Mr Kunert reports that Rocket’s minority shareholders complain Mr Samwer is using the coronavirus crisis, which has hit nearly all the firm’s 200-odd startups and brought its market value below that of its cash and liquid assets, to push them out. They say that the price offered by Mr Samwer’s does not take into account Rocket’s €1bn-worth of stakes in unlisted startups such as Traveloka, an Indonesian online-travel firm. Investors are under no obligation to sell their shares, of course. But those who stay put will have little power to affect the course of the firm now that the Samwer brothers control the board with their majority stake. Rocket has stated it will be “better positioned” for long-term development if not listed on a stock exchange.

Why did Rocket not take off?
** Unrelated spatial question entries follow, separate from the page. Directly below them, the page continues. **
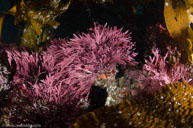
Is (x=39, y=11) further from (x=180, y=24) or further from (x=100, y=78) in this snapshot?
(x=180, y=24)

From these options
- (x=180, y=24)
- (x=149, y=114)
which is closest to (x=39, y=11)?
(x=180, y=24)

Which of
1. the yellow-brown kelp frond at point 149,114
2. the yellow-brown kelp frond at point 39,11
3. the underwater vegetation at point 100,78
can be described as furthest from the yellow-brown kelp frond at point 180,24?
the yellow-brown kelp frond at point 39,11

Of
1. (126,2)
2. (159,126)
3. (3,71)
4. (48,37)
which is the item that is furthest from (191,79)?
(48,37)

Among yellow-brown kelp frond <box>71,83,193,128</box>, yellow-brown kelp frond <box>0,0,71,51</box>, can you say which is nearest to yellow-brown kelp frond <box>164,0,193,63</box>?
yellow-brown kelp frond <box>71,83,193,128</box>

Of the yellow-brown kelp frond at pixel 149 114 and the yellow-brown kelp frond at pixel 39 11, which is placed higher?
the yellow-brown kelp frond at pixel 39 11

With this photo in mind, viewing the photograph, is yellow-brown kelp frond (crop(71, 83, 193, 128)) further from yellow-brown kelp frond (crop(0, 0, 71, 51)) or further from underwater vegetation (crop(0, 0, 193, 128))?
yellow-brown kelp frond (crop(0, 0, 71, 51))

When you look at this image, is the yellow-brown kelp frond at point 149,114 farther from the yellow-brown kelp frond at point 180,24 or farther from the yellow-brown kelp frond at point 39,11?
the yellow-brown kelp frond at point 39,11

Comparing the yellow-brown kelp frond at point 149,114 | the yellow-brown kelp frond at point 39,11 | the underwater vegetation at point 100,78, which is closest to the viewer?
the yellow-brown kelp frond at point 149,114
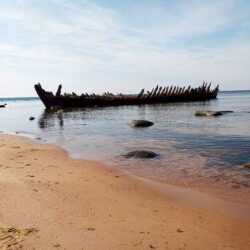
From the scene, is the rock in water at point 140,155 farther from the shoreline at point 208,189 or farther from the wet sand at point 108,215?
the wet sand at point 108,215

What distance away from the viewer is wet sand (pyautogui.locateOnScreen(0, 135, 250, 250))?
12.4ft

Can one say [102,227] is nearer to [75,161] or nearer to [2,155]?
[75,161]

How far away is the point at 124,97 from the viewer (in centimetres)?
5244

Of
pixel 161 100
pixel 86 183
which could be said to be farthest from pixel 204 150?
pixel 161 100

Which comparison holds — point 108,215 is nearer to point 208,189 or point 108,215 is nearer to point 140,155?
point 208,189

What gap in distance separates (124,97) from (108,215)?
48.1 metres

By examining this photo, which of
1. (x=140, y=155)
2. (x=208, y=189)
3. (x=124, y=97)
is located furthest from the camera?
(x=124, y=97)

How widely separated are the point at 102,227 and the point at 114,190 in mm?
1999

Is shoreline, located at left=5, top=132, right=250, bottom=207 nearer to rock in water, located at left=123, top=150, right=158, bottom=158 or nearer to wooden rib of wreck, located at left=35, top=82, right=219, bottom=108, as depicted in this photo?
rock in water, located at left=123, top=150, right=158, bottom=158

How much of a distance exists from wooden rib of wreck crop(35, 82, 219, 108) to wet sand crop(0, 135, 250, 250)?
3923 centimetres

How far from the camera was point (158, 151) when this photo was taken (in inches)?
435

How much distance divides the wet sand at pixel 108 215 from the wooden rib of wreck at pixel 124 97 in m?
39.2

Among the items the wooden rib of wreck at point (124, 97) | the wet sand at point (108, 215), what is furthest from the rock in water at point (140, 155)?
the wooden rib of wreck at point (124, 97)

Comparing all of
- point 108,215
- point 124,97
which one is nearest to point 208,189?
point 108,215
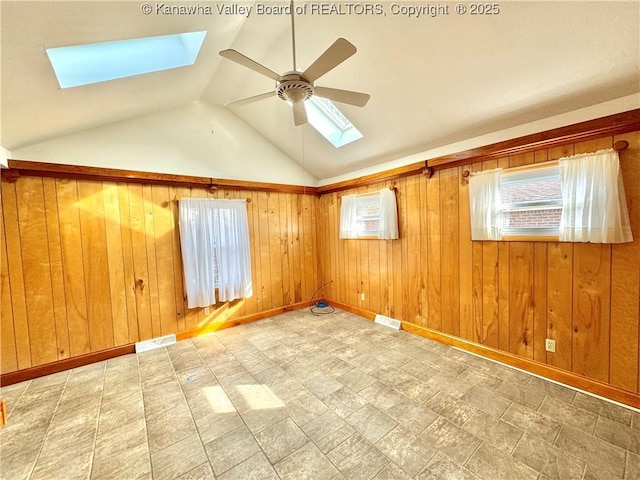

Analysts say the air got thinner as soon as others in Europe got better at aping American e-commerce successes at home and in emerging markets—a business model that Rocket pioneered. Rocket’s successful IPOs, like that of Delivery Hero, an online food-delivery business which recently joined Germany’s DAX 30 blue-chip index, have in recent years given way to smaller technology investments and a handful of real-estate bets. Following last month’s spectacular crash of Wirecard, an online-payments processor accused of huge fraud, Rocket’s bruising re-entry from public markets leaves Germany even more bereft of digital darlings than it already was.

This article appeared in the Business section of the print edition under the headline “Coming down to earth”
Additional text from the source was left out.